What has brought about these changes? Pressure from the Reagan administration has played a primary role in altering the bank's fundamental commitments. Such pressure underlay the public controversy that erupted briefly last year over US contributions to IDA, the bank's special fund for disadvantaged nations. The message this controversy conveyed was reinforced by the administration's decision to abrogate previous understandings and reduce support for the fund. Simultaneously, as countries like Mexico, Brazil, Argentina, and the Philippines have fallen farther behind in payments to private lenders, US officials at the bank insisted on blurring the line between development assistance and so-called structural-adjustment loans; i.e., loans that may be used to pay external debts. The effect of this arrangement has been disturbing: Instead of stimulating economic progress, the world's largest source of public capital is now being used to bail out insolvent governments and their imprudent creditors.
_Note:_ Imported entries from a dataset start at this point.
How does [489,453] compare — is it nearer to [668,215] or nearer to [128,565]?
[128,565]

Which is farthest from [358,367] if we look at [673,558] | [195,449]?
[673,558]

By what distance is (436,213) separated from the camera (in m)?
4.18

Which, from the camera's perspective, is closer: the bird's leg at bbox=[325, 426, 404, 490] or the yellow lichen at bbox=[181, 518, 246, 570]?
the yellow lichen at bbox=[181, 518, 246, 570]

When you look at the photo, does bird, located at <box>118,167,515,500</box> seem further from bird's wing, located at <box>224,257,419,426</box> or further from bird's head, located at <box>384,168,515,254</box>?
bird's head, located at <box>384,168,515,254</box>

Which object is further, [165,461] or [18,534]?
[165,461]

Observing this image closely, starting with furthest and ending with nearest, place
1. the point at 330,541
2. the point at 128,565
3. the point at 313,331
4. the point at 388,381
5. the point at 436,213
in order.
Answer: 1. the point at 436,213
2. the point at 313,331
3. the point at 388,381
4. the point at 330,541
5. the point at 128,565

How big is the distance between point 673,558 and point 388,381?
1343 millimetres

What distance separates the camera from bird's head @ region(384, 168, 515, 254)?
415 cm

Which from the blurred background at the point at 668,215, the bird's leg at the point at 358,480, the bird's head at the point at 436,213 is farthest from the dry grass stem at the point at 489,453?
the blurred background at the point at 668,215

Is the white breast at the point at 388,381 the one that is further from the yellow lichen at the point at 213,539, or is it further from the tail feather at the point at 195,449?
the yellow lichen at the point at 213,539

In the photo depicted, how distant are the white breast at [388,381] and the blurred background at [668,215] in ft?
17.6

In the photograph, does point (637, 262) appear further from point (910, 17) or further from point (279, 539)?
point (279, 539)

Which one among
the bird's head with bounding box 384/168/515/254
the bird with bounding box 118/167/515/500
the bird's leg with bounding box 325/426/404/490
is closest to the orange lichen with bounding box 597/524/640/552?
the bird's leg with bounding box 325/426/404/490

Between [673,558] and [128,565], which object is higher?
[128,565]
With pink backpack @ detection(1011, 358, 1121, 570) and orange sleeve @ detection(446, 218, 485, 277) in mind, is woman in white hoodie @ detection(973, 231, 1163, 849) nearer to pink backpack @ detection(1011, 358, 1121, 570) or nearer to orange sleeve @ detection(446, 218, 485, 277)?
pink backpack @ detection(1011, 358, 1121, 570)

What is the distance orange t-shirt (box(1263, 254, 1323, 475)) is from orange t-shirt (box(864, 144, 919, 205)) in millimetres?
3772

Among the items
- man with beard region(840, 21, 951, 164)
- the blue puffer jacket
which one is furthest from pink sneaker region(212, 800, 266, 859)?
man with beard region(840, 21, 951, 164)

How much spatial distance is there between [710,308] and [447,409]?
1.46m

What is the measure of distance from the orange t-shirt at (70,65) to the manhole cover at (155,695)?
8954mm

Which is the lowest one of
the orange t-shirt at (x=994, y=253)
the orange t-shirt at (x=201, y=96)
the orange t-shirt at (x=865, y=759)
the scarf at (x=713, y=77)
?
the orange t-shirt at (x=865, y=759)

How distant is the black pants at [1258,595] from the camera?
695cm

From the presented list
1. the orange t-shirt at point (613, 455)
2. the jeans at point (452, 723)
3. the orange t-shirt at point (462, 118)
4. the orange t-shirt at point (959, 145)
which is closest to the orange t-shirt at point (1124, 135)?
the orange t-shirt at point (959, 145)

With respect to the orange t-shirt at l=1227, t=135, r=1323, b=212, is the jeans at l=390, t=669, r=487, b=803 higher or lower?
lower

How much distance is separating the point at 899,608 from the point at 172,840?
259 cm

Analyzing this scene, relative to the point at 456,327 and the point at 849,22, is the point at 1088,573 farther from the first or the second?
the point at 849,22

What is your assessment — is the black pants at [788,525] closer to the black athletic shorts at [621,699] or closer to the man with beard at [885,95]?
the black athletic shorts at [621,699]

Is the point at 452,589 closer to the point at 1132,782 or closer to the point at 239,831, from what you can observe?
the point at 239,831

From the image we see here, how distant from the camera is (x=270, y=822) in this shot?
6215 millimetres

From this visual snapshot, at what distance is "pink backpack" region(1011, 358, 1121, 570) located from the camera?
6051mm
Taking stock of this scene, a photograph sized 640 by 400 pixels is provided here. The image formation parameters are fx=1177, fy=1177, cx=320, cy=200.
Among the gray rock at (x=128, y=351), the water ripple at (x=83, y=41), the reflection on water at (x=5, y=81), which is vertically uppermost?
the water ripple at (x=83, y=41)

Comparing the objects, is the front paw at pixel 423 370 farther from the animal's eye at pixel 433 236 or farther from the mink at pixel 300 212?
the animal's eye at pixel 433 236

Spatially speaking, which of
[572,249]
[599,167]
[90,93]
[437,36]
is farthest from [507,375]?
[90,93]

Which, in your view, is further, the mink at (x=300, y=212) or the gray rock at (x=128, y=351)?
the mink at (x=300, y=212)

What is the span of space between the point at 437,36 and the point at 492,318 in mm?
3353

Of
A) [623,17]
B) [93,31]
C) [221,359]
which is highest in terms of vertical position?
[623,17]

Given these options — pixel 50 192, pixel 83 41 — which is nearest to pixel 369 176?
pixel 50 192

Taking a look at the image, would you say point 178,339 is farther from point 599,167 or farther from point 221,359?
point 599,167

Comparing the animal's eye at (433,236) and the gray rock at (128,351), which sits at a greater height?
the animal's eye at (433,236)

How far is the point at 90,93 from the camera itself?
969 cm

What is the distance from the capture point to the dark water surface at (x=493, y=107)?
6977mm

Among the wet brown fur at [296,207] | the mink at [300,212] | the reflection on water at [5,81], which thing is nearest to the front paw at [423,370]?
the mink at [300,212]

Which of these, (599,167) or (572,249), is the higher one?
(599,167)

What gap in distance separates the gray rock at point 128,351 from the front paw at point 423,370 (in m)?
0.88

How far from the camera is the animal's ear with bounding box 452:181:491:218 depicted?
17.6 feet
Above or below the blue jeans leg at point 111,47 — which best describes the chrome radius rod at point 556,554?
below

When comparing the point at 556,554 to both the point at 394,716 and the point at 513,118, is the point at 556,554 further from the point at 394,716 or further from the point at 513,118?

Implementing the new order will involve considerable alterations in bank procedures. No longer will project officers be required to demonstrate that people below the poverty line will benefit from major investments. Lending to some financially troubled nations will be accelerated, with the paradoxical effect that the size of their external debt, not the technical merits of their investment program, may determine how much money they receive. Bank staff have been told they will have less opportunity to focus on project design and will spend less time monitoring compliance with the loan agreements. Finally, as if to ensure that supervision will become a mere formality, senior officials plan to permit more ''front-ending'' among favored borrowers; that is, loan funds will be disbursed in one lump sum rather than in a series of payments as development milestones are reached.
Clearly, such modifications spell the end of McNamara's strategy to alleviate world poverty, preserve the global environment, and further the embattled cause of ethnic and racial minorities. They also signal a new stage in the bank's history, when technical decisions may be subordinated to the political agenda of whoever happens to hold public office in the US. Most troubling of all, such policies appear to have been formulated behind closed doors without wider discussions or review. Surely, a transformation of this magnitude must undergo full congressional scrutiny before it is allowed to proceed any further than it already has.